Demgegenüber sprachen CDU-Politiker von einem Wahlkampfmanöver. Von der Leyen ist Spitzenkandidatin der konservativen EVP, der auch CDU/CSU angehören, für die Europawahl. Eigentlich wollte sie am Montag ihre Wahlkampagne starten. Da passte das „Piepergate“, wie die Affäre in Brüssel getauft wurde, nicht ins Konzept.

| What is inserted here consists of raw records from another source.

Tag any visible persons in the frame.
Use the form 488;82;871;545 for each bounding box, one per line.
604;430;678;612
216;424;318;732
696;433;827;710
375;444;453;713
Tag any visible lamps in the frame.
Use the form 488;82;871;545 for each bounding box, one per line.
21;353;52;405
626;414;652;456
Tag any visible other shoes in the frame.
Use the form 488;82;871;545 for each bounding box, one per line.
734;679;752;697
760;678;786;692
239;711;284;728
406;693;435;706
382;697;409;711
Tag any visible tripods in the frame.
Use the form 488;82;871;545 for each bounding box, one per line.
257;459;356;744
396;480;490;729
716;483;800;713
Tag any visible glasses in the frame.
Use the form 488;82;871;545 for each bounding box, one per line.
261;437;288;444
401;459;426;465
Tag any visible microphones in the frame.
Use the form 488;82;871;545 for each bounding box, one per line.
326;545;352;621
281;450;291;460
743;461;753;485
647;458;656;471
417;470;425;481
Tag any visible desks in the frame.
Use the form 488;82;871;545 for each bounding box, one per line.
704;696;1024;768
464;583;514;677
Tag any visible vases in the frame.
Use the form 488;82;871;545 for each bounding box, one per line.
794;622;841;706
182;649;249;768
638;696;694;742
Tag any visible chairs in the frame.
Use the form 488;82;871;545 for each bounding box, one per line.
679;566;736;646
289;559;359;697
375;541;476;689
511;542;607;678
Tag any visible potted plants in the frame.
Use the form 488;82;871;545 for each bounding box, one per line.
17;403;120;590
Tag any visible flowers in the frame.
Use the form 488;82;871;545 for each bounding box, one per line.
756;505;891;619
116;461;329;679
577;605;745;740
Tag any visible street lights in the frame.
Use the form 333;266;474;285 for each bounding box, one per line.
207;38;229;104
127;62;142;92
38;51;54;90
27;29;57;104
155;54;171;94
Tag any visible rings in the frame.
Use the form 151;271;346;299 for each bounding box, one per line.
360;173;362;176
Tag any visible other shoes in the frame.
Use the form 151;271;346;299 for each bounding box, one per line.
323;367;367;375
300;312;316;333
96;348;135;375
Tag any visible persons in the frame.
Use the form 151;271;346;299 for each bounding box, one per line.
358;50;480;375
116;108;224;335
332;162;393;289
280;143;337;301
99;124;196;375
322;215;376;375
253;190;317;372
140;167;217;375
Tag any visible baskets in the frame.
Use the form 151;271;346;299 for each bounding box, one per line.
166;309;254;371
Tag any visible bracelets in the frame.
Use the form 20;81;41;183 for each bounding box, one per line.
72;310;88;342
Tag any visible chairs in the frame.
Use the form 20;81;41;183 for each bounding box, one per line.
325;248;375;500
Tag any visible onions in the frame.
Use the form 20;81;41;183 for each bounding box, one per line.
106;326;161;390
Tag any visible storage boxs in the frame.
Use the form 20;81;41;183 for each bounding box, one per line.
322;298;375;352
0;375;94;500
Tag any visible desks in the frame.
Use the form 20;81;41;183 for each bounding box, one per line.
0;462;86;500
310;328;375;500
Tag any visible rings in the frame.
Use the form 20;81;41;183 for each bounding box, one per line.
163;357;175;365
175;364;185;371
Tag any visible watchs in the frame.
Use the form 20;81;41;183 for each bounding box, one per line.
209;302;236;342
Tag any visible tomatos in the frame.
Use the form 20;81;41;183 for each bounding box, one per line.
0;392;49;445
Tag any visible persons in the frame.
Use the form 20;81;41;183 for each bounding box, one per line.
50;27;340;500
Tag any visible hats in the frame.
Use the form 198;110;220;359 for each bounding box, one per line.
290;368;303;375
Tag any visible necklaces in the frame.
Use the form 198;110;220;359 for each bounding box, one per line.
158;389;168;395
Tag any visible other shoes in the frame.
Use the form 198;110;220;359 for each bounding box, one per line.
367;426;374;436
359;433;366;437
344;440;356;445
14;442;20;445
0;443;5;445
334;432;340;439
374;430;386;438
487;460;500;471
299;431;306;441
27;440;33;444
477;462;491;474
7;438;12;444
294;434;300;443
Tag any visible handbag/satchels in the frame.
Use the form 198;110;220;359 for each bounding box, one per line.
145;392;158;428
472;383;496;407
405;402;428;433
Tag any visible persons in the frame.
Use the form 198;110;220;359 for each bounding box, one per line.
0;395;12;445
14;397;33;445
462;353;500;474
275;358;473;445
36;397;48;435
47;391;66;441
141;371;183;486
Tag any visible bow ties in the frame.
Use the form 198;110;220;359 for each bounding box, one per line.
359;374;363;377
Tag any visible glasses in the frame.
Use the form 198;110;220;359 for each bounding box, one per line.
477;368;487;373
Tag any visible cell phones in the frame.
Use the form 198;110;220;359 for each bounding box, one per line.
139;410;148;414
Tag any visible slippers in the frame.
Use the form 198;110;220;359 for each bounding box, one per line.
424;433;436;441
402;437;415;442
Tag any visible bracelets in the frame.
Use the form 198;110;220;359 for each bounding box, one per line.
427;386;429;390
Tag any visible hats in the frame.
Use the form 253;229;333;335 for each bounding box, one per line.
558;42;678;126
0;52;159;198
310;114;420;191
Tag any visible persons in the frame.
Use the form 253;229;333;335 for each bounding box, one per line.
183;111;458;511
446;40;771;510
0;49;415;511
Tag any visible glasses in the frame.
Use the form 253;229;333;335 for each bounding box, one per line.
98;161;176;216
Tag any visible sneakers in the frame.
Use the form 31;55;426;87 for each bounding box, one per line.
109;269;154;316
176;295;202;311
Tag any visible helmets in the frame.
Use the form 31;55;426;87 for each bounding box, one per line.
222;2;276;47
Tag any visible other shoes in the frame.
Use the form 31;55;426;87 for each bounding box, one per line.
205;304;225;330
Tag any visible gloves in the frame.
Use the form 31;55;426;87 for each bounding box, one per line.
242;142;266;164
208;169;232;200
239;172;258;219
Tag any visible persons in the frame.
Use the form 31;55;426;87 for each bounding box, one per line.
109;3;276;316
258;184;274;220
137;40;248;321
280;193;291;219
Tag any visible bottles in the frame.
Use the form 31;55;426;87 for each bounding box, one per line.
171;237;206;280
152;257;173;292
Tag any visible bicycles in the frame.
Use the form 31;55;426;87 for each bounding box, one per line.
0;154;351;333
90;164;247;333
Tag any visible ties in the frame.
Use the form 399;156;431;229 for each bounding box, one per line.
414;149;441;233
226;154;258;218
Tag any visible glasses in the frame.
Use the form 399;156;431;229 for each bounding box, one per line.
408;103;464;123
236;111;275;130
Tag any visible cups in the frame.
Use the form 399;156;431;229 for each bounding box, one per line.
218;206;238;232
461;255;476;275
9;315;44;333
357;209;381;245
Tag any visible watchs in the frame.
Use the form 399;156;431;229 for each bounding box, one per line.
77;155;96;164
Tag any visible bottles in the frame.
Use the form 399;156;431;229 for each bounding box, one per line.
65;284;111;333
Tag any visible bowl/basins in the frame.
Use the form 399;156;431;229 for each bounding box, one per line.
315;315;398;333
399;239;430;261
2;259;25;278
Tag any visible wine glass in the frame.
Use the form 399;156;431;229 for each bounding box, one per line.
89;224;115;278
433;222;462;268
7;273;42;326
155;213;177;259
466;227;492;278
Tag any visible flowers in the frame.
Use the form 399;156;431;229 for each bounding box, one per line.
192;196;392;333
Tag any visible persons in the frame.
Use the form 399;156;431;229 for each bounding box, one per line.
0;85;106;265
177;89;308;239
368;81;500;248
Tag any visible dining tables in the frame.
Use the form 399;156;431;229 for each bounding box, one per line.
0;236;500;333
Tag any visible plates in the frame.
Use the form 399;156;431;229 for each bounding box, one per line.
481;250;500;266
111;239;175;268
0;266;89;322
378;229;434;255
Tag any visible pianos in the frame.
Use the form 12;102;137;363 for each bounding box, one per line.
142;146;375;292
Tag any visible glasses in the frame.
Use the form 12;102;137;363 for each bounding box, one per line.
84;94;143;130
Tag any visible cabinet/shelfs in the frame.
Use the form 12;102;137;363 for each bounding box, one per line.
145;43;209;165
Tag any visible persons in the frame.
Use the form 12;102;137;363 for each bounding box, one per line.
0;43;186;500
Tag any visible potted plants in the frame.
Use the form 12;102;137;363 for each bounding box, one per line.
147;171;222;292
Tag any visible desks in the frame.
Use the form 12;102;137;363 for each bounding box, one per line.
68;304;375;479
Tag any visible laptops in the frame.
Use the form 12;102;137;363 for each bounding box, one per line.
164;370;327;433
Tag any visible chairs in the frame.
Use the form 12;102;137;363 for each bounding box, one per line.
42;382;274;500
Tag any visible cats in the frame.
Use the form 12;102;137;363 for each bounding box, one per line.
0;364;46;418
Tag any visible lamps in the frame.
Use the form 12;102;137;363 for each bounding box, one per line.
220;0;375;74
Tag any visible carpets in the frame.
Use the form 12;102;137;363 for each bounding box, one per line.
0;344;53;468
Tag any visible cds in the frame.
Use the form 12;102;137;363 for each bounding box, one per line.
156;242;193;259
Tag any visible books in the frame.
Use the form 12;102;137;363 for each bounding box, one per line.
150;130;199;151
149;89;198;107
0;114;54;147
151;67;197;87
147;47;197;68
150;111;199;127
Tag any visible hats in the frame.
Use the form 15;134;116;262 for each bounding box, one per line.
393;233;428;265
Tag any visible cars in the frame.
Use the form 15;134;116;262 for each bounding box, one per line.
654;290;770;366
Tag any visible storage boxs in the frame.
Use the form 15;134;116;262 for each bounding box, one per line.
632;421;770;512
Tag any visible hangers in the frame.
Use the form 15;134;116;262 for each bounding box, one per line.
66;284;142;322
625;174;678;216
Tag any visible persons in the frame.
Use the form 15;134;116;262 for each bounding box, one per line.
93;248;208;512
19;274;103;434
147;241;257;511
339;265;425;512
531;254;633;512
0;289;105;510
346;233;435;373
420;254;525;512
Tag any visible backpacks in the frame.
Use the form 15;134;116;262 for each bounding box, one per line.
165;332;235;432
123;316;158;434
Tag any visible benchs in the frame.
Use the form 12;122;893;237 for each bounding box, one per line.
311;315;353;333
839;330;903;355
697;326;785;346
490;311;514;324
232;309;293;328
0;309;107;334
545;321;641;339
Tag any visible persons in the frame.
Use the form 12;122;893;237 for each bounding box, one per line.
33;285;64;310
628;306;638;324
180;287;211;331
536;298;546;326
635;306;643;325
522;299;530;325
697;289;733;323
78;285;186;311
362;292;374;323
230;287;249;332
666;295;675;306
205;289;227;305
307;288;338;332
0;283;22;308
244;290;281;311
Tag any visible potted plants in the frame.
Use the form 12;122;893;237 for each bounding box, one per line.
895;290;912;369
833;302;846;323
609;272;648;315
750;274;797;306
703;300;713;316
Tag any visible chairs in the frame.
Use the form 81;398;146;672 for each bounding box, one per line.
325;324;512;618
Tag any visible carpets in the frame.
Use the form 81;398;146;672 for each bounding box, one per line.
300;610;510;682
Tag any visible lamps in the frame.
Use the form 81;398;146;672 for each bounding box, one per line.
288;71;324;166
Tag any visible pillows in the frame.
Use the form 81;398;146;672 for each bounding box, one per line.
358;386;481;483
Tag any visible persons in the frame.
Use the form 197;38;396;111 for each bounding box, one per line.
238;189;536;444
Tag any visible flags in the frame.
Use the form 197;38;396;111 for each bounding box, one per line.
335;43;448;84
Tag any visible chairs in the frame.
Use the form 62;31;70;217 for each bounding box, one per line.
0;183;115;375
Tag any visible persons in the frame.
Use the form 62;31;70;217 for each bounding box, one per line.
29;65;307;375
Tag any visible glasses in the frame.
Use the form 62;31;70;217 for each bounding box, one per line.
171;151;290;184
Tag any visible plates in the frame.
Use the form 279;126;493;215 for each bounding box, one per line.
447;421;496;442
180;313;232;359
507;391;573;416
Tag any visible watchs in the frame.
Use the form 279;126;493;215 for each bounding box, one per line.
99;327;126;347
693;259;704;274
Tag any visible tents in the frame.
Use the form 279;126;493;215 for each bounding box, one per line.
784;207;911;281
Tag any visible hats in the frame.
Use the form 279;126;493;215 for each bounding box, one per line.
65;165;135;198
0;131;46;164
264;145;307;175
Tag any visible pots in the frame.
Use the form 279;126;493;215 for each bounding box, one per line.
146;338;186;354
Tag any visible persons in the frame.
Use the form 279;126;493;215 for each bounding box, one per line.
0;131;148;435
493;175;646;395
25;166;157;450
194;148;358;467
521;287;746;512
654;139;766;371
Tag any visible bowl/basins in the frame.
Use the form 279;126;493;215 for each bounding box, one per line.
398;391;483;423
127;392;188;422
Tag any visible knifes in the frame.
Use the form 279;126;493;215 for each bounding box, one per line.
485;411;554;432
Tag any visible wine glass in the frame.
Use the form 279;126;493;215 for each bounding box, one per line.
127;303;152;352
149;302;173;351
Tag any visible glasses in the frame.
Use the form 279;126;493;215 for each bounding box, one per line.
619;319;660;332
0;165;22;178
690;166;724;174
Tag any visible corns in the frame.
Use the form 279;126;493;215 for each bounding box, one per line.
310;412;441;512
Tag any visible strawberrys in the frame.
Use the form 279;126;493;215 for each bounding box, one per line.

Piepers Verzicht hat ihr nun ein wenig Luft verschafft. Allerdings wirkt er wie ein Bauernopfer. Denn bis zuletzt hatte der CDU-Politiker keine Absicht erkennen lassen, auf sein mit mehr als 18.000 Euro im Monat fürstlich entlohntes Amt zu verzichten. Die Entscheidung wurde in Brüssel zuerst von der EU-Kommission bekannt gemacht. Pieper sei „ein ausgewiesener Experte für den Mittelstand“ und habe sich „in einem mehrstufigen Auswahlverfahren durchgesetzt“, erklärte von der Leyens Sprecher Eric Mamer. Daran gab es zuletzt allerdings erhebliche Zweifel. Zwei andere Kandidatinnen seien besser qualifiziert, heißt es im Europaparlament.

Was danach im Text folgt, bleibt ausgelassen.